In thinking small, Cuban is also selectively squinting to avoid recognizing how much NBA participation in the Olympics has changed the league and the game for the better. His own star Nowitzki was inspired as a teenager in Germany by the 1992 USA Dream Team that included the icons Jordan, Magic Johnson and Larry Bird. By taking the best of the best to the Olympics, the NBA spread the gospel of the game, cultivated new generations of talent and established basketball’s firm footing as the second-most popular sport on the planet, behind soccer.

When the Dream Team was assembled 22 years ago, there were only 21 foreign-born players in the NBA. Last season that total had quadrupled to a record-tying 84, including a staggering 10 on the roster of the 2014 NBA champion Spurs. In the interim, Yao Ming was literally and figuratively a giant bridge to Asia and helped turn the largest continent on Earth into a hotbed of fan interest and a lucrative market that lines the pockets of NBA owners.

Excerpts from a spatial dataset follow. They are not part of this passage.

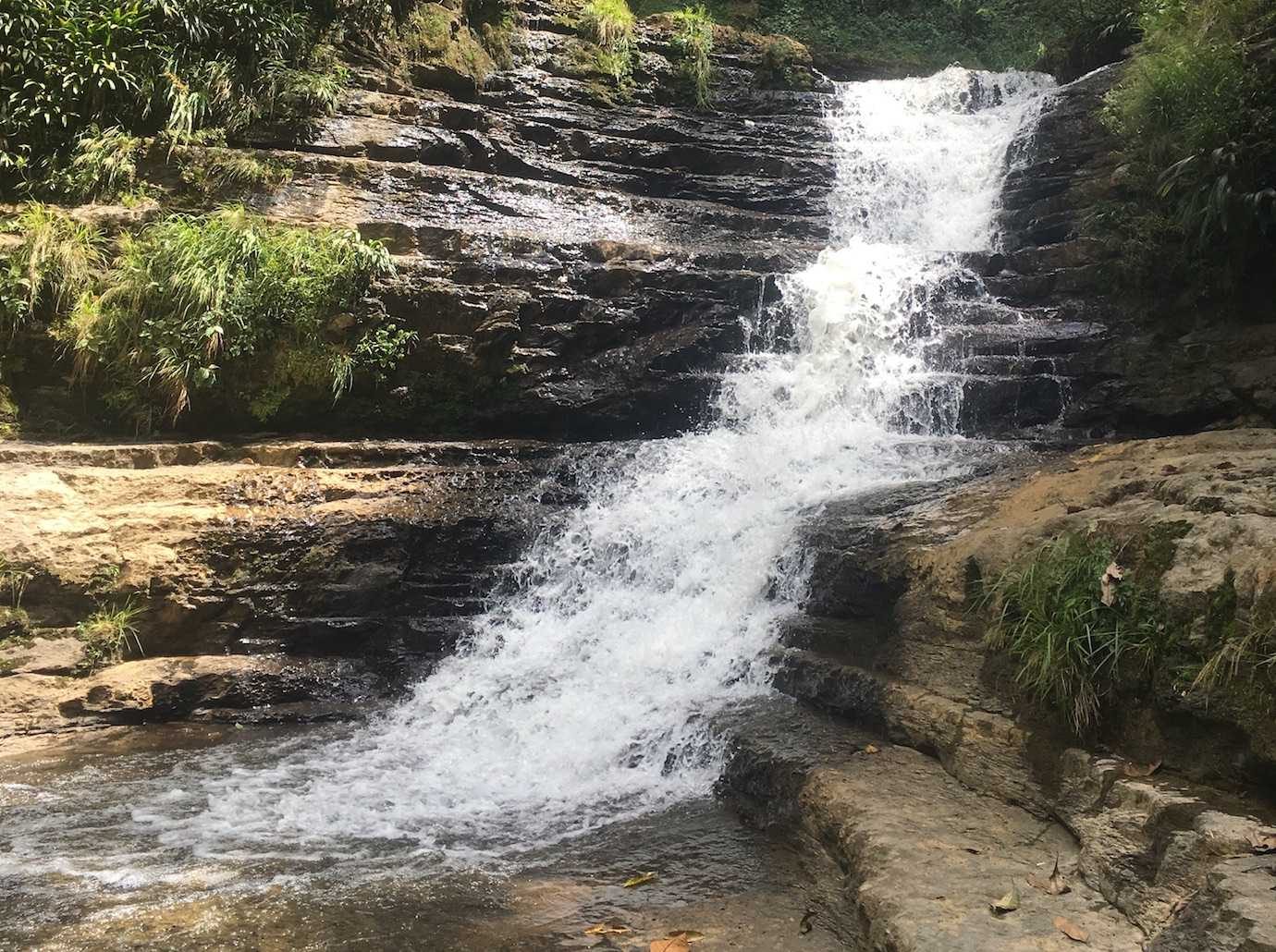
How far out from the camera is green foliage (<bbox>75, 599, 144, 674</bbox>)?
6.29 meters

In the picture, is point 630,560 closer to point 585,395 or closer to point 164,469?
point 585,395

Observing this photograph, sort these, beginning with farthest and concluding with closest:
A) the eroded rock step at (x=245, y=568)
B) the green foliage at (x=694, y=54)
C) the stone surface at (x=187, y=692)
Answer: the green foliage at (x=694, y=54) < the eroded rock step at (x=245, y=568) < the stone surface at (x=187, y=692)

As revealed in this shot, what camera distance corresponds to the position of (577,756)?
562 centimetres

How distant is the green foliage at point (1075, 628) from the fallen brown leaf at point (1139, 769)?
Answer: 0.26 metres

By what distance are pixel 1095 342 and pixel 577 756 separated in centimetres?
657

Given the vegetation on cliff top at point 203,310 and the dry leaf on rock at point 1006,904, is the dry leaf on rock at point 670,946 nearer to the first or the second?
the dry leaf on rock at point 1006,904

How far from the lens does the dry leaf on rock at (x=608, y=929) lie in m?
3.53

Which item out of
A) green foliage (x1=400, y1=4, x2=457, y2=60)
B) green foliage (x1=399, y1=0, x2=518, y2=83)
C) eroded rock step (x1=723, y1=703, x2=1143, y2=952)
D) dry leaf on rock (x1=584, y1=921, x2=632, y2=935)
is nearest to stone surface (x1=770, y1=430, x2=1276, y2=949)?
eroded rock step (x1=723, y1=703, x2=1143, y2=952)

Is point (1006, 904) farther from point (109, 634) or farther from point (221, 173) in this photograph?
point (221, 173)

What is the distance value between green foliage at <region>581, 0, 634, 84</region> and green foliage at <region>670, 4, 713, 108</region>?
0.82 metres

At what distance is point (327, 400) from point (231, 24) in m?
4.84

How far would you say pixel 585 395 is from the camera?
907 cm

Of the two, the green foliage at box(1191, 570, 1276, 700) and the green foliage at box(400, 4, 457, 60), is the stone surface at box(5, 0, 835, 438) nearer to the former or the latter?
the green foliage at box(400, 4, 457, 60)

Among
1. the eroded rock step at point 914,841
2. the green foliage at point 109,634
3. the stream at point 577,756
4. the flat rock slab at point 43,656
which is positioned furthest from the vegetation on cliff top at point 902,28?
the eroded rock step at point 914,841
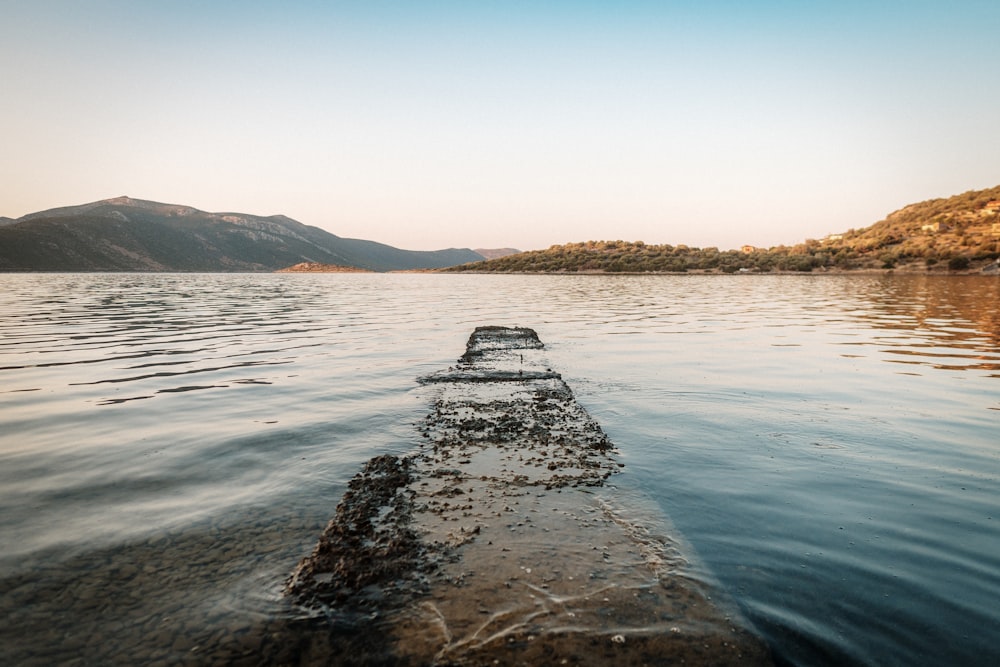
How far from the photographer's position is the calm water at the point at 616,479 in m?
3.32

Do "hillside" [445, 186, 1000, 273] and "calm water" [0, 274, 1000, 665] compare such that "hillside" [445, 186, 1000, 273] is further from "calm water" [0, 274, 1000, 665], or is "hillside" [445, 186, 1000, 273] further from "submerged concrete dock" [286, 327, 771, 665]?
"submerged concrete dock" [286, 327, 771, 665]

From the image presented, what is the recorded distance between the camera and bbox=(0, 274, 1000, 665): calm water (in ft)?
10.9

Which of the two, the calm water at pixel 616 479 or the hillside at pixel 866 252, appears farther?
the hillside at pixel 866 252

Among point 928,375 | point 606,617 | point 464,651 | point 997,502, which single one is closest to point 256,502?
point 464,651

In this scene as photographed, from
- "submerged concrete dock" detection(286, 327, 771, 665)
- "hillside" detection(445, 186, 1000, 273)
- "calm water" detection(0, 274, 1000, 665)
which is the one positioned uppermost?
"hillside" detection(445, 186, 1000, 273)

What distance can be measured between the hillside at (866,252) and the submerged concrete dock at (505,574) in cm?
8995

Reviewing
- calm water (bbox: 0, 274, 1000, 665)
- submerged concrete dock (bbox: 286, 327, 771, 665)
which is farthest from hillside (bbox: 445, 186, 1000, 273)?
submerged concrete dock (bbox: 286, 327, 771, 665)

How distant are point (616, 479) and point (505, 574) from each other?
2.30 m

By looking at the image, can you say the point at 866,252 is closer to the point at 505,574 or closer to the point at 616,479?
the point at 616,479

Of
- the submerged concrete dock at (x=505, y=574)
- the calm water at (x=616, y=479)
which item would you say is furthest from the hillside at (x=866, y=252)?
the submerged concrete dock at (x=505, y=574)

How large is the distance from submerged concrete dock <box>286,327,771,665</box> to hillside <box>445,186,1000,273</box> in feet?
295

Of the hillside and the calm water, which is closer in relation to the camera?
the calm water

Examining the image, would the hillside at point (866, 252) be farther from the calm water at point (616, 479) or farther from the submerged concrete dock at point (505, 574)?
the submerged concrete dock at point (505, 574)

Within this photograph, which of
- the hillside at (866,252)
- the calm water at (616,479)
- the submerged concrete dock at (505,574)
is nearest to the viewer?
the submerged concrete dock at (505,574)
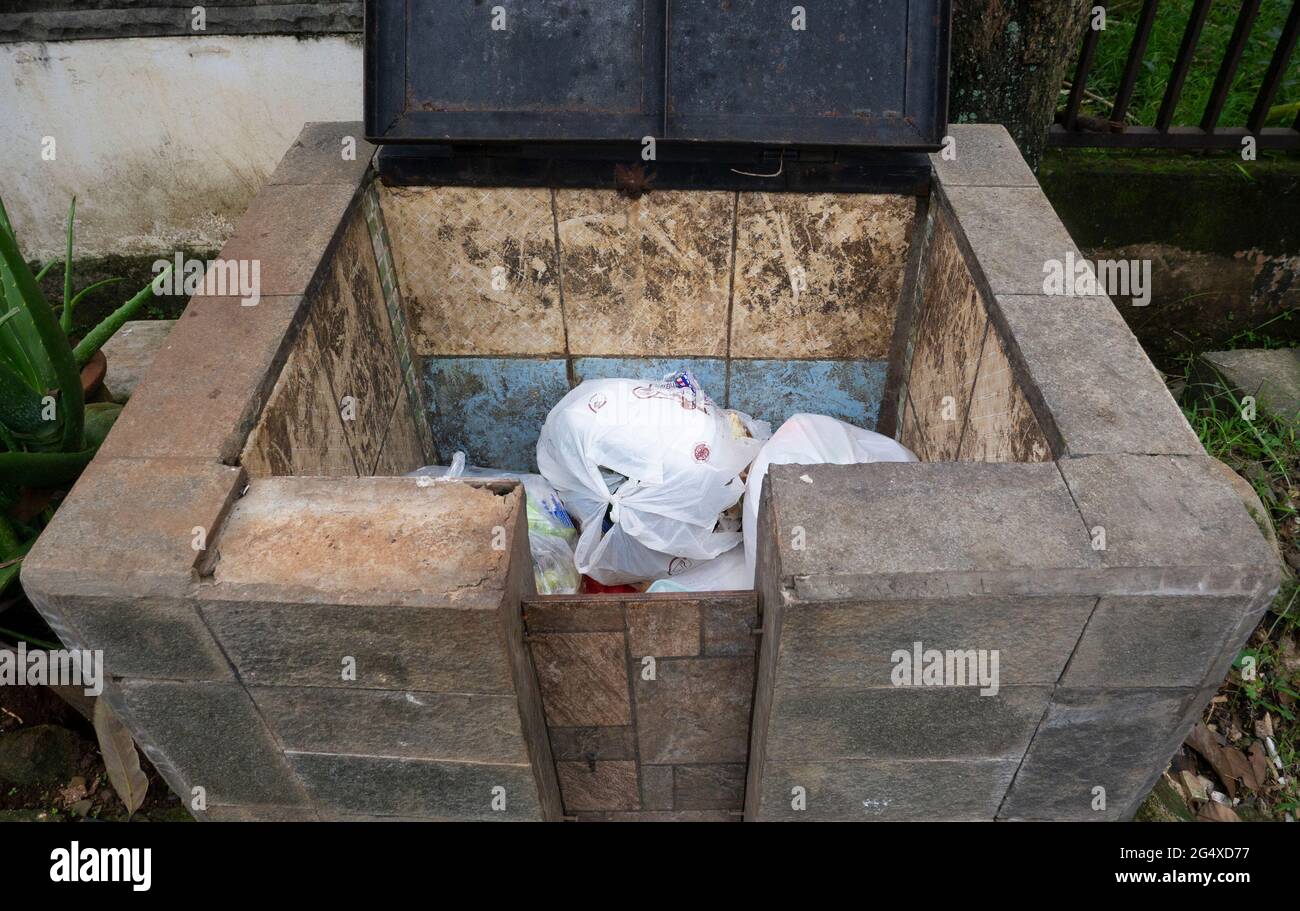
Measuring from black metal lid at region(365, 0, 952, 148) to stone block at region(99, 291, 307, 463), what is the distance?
0.76m

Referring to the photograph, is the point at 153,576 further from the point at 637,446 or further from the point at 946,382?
the point at 946,382

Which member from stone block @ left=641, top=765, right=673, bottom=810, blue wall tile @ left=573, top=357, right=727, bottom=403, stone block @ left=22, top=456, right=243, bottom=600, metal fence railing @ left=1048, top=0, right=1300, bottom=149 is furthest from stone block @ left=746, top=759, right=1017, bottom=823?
metal fence railing @ left=1048, top=0, right=1300, bottom=149

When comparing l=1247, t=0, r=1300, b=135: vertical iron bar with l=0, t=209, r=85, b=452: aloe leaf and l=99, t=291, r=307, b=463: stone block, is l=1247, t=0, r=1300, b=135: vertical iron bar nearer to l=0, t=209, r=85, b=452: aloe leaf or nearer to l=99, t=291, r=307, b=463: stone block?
l=99, t=291, r=307, b=463: stone block

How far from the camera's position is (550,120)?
113 inches

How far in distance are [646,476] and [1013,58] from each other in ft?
6.76

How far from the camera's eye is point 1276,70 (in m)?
4.12

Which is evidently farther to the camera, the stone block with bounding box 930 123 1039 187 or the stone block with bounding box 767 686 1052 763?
the stone block with bounding box 930 123 1039 187

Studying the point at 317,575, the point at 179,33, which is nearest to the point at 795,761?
the point at 317,575

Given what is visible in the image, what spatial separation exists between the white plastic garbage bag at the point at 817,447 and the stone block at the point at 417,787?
36.5 inches

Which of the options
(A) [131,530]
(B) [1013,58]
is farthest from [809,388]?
(A) [131,530]

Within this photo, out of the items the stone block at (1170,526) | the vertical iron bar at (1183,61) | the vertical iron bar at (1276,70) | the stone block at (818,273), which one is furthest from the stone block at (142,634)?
the vertical iron bar at (1276,70)

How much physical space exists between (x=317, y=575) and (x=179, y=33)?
3457 mm

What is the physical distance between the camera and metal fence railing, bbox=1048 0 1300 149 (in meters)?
4.06

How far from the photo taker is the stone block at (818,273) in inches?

Perhaps Cuban can be forgiven for not grasping the importance of the international effect on the game, since he bought the Mavs and joined the league in 2000, after the tap had been turned on and worldwide cash was already flowing. But that’s an awfully benevolent benefit of doubt for the shrewd entrepreneur billionaire. It would be wrong for the wounded fan base in Indiana to ignore the vast benefits derived from the Olympics and point the finger of blame that way, too.

Or, it could simply be  just small thinking.

11 Comments

  1. terro says:

    he is right about the cio

  2. Terrible mistake by Cuban. By the way felt very well to read this. nice one. Want more like this.

  3. Dave Hudson says:

    Sorry,
    Protect

  4. Dave Hudson says:

    Cubin should think about the sacrifices made by the military to pretect his wealth and the wealth of the players.
    The NBA could re-negociate the money split but to say that the players should not be patriotic is terrible.

  5. Carlo says:

    Once again, Cuban lost another good occasion to stay shut up.

    Is he suggesting that injuries occur only in non-NBA events? OK, the world is full of idiots but even for them it’ll be hard to believe that.

    And, speaking of money, he forgets that it was thanks to the Olympics in Barcelona of the “Dream Team” that NBA became such a popular (= rich) showbiz worldwide.
    Does he want to get back to early 80’s? OK, so just give back 99% of what NBA (and its owners) earned in these years.

  6. harriethehawk says:

    Kevin Durant doesn’t concur. And others will follow soon enough.

  7. Zac says:

    Cuban is sooo right, FIBA and FIFA are so corrupt, making horrendously stupid descicions (soccer world cup in Katar?!?) just based on bribery.

    • Carlo says:

      Don’t you know? It’s all a fix by communist martians.

      OK, now pack your books and run, for the schoolbus is coming.

  8. Fr3D says:

    Excellent read, as usual!

  9. lol indiana should’ve been as smart as the spurs are…ginobili was gonna join argentina but said he had an injury (a small one) to make him unable to join to get ready for the spurs run next season….REPEAT for the spurs!

    • allaroundballer says:

      Ginobili is 35, even ifhe’s healthy why would he play again? NBA owners don’t have to worry about the mega stars, james, cp, durant, melo, kobe, these guys will never play the world cup! I can say USA is like sending a second or third best players now. Now what? Pull all the stars or maybe send the NBA bench warmers? BIG JOKE. Then I suggest NBA should back to 1988, don’t send at all!